▶ DOCUMENTO FUENTE

++++++++++

La fidelidad a la huella del acontecimiento 2001

🧐 Frente a quienes dan por enterrado el acontecimiento 2001 y a quienes sólo lo invocan bajo la modalidad del fetiche, una apología del archivo plebeyo, de las memorias insurgentes como inspiración para las rebeliones por venir, capaces de sacudir la modorra y abismarnos hacia un nuevo ciclo de luchas que pueda recuperar la capacidad de invención política para transitar las sendas de la emancipación.
20/12/2024

Ahora, cuando la huella del acontecimiento 2001 parece correr riesgos de extinción, como nunca en estos 23 años, es cuando más precisamos avivar las llamas de aquello que esa experiencia supo dar, e incluso no dar: para muñirnos de un archivo de las luchas plebeyas, para revisitar las memorias de la resistencia recordando que hubo otras posibilidades que las de la simple oposición a un gobierno (combinando rebelión con creación). 

La revuelta del 19 y 20 de diciembre, en la senda de las grandes gestas nacionales con características insurreccionales (la Semana Roja de enero de 1919; la invención del peronismo el 17 de octubre de 1945; la pueblada del Cordobazo del 29 de mayo de 1969), son una marca que conviene no dejar de lado, ya que allí sucedió lo inesperado, cuando la multitud de los de abajo devino cuerpo político capaz de autoafirmar sus capacidades y enfrentar el miedo de la represión (la declaración del estado de sitio), dando cauce a esas broncas que se desataron tras intensos combates que fueron recalentando el escenario y abriendo ese espacio para que bajo la consigna genérica de «Que se vayan todos/ Que no quede ni uno sólo”, se pudiera impugnar no sólo al gobierno en curso sino al programa neoliberal que se había puesto en marcha a sangre y fuego en 1976, y se había expandido y consolidado con el menemato en los noventa.

++++++++++

▶ LISTADO DE REGISTROS

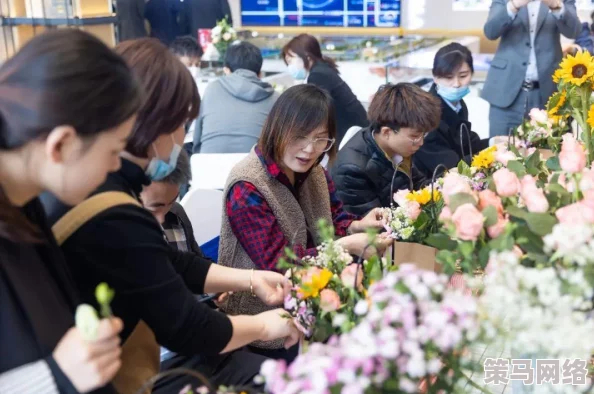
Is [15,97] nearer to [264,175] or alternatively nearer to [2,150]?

++++++++++

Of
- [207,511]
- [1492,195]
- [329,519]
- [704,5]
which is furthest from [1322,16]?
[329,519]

++++++++++

▶ TAREAS
A) Reproduce literalmente el pasaje del texto sobre el acontecimiento 2001 que comienza con "La fidelidad a" y sigue hasta "de la emancipación.".
B) Prolonga el texto sobre el acontecimiento 2001 a partir del punto en que termina.

▶ SOLUCIONES
A)
La fidelidad a la huella del acontecimiento 2001

🧐 Frente a quienes dan por enterrado el acontecimiento 2001 y a quienes sólo lo invocan bajo la modalidad del fetiche, una apología del archivo plebeyo, de las memorias insurgentes como inspiración para las rebeliones por venir, capaces de sacudir la modorra y abismarnos hacia un nuevo ciclo de luchas que pueda recuperar la capacidad de invención política para transitar las sendas de la emancipación.

B)
El 2001 es el momento de una apertura cognitiva, de un sacudón de todos aquellos componentes reaccionarios que se arrastraron en esas casi dos décadas de posdictadura, y también de apertura –como señaló entonces Raúl Cerdeiras desde las páginas de la revista Acontecimiento– hacia la pregunta sobre qué entender por política. 

Claro que la revuelta no fue homogénea y tuvo sus condimentos “antipolíticos”, sus enojos clasemedieros producto de la confiscación de ahorros en dólares por parte del Estado y sus pulsiones popular-conservadoras que simplemente anhelaban un retorno a esos momentos fugaces en los que se pudo vivir la fiesta del consumo primermundista desde el culo del mundo. Pero también la lucha de calles de esas horas mostró cuánto era capaz de inventar un pueblo ante una situación de acorralamiento: como lo hicieron las Madres de Plaza de Mayo cuando el terror dictatorial acorraló al movimiento insurreccional de los setenta, como lo hizo el movimiento piquetero cuando el terror económico-financiero acorraló a la clase obrera y sus organizaciones sindicales.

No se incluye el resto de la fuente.